**The task**
Every line that contains "mortality" must be located and copied from the data.
Start of Material shown
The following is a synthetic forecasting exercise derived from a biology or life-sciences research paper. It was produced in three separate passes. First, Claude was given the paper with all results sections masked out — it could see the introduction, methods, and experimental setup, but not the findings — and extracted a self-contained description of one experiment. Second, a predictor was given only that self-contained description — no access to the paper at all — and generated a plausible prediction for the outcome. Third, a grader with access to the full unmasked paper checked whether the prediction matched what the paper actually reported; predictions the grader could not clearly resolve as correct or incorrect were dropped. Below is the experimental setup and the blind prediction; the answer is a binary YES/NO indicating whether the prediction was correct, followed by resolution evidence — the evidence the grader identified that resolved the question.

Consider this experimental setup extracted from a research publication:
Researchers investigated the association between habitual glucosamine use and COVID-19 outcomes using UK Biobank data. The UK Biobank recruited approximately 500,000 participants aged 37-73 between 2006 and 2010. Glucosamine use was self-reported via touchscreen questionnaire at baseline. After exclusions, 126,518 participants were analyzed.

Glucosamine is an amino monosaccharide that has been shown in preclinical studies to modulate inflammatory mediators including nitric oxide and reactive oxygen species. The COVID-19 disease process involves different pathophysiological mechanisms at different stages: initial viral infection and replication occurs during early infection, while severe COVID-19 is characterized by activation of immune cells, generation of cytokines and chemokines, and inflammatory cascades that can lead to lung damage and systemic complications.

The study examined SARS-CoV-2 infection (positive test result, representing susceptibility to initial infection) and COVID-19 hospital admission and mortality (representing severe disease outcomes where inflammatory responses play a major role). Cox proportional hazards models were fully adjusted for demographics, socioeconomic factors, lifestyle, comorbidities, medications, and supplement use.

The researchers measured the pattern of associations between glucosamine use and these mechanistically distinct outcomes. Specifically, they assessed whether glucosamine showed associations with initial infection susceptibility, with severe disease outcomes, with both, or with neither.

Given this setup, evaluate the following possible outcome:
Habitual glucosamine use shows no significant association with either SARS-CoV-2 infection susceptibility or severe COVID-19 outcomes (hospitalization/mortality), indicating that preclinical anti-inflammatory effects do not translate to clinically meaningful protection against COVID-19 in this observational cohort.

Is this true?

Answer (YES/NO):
End of Material shown
**Answer to this task**
The study examined SARS-CoV-2 infection (positive test result, representing susceptibility to initial infection) and COVID-19 hospital admission and mortality (representing severe disease outcomes where inflammatory responses play a major role). Cox proportional hazards models were fully adjusted for demographics, socioeconomic factors, lifestyle, comorbidities, medications, and supplement use.
Habitual glucosamine use shows no significant association with either SARS-CoV-2 infection susceptibility or severe COVID-19 outcomes (hospitalization/mortality), indicating that preclinical anti-inflammatory effects do not translate to clinically meaningful protection against COVID-19 in this observational cohort.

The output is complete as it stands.